Usage of last_batch_handle parameter:

>>> dataiter = mx.io.NDArrayIter(data, labels, 3, True, last_batch_handle='pad')
>>> batchidx = 0
>>> for batch in dataiter:
...     batchidx += 1
...
>>> batchidx  # Padding added after the examples read are over. So, 10/3+1 batches are created.
4
>>> dataiter = mx.io.NDArrayIter(data, labels, 3, True, last_batch_handle='discard')
>>> batchidx = 0
>>> for batch in dataiter:
...     batchidx += 1
...
>>> batchidx # Remaining examples are discarded. So, 10/3 batches are created.
3

NDArrayIter also supports multiple input and labels.

>>> data = {'data1':np.zeros(shape=(10,2,2)), 'data2':np.zeros(shape=(20,2,2))}
>>> label = {'label1':np.zeros(shape=(10,1)), 'label2':np.zeros(shape=(20,1))}
>>> dataiter = mx.io.NDArrayIter(data, label, 3, True, last_batch_handle='discard')

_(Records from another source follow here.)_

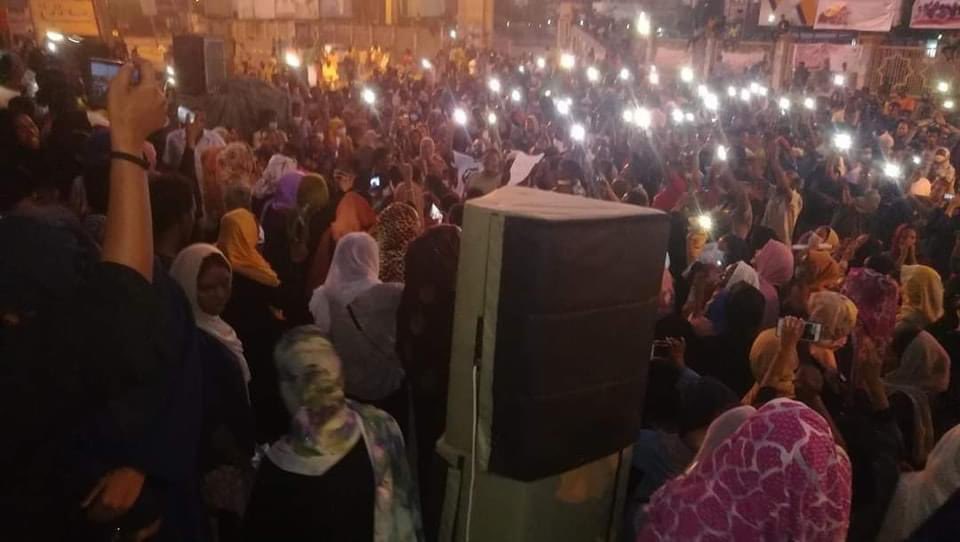 SudanzUprising's tweet image. 📍Burri, Khartoum 
Single day sit in protest today #Nov17March #مجزرة17نوفمبر #السودان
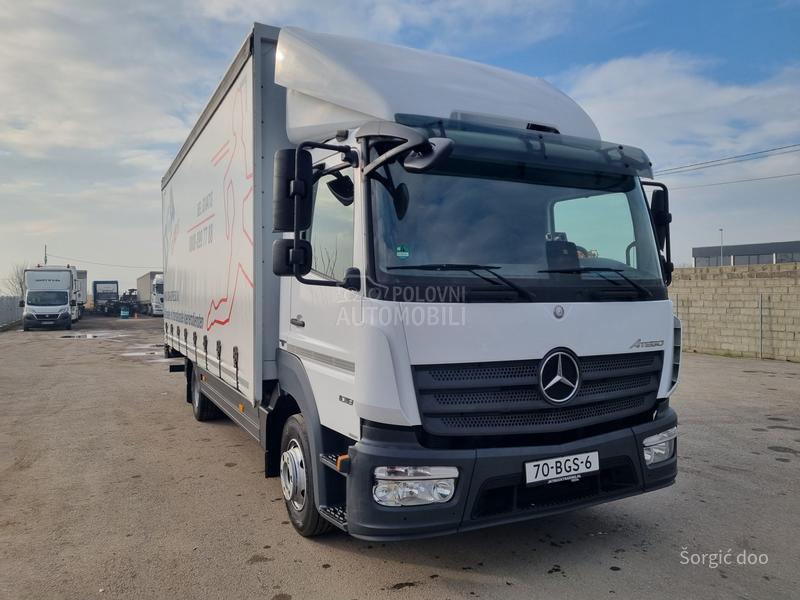 Mercedes Benz ATEGO 1018 euro6 MP4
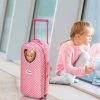 Badger Basket 3-in-1 Trolley Doll Carrier With Rocking Bed And Bedding - Pink/Polka Dot -Toy Doll World GUEST 650b9f23 2357 42e0 b162 a2d328618219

NDArrayIter also supports mx.nd.sparse.CSRNDArray with last_batch_handle set to discard.

>>> csr_data = mx.nd.array(np.arange(40).reshape((10,4))).tostype('csr')
>>> labels = np.ones([10, 1])
>>> dataiter = mx.io.NDArrayIter(csr_data, labels, 3, last_batch_handle='discard')
>>> [batch.data[0] for batch in dataiter]
[
<CSRNDArray 3x4 @cpu(0)>,
<CSRNDArray 3x4 @cpu(0)>,
<CSRNDArray 3x4 @cpu(0)>]
Parameters:
  • data (array or list of array or dict of string to array) – The input data.
  • label (array or list of array or dict of string to array, optional) – The input label.
  • batch_size (int) – Batch size of data.
  • shuffle (bool, optional) – Whether to shuffle the data. Only supported if no h5py.Dataset inputs are used.
  • last_batch_handle (str, optional) – How to handle the last batch. This parameter can be ‘pad’, ‘discard’ or ‘roll_over’. ‘roll_over’ is intended for training and can cause problems if used for prediction.
  • data_name (str, optional) – The data name.
  • label_name (str, optional) – The label name.
__init__(data, label=None, batch_size=1, shuffle=False, last_batch_handle='pad', data_name='data', label_name='softmax_label')[source]

Initialize self. See help(type(self)) for accurate signature.

Methods

__init__(data[, label, batch_size, shuffle, …]) Initialize self.
getdata() Get data of current batch.
getindex() Get index of the current batch.
getlabel() Get label of the current batch.
getpad() Get the number of padding examples in the current batch.
hard_reset() Ignore roll over data and set to start.
iter_next() Move to the next batch.
next() Get next data batch from iterator.
reset() Reset the iterator to the begin of the data.

Attributes

provide_data The name and shape of data provided by this iterator.
provide_label The name and shape of label provided by this iterator.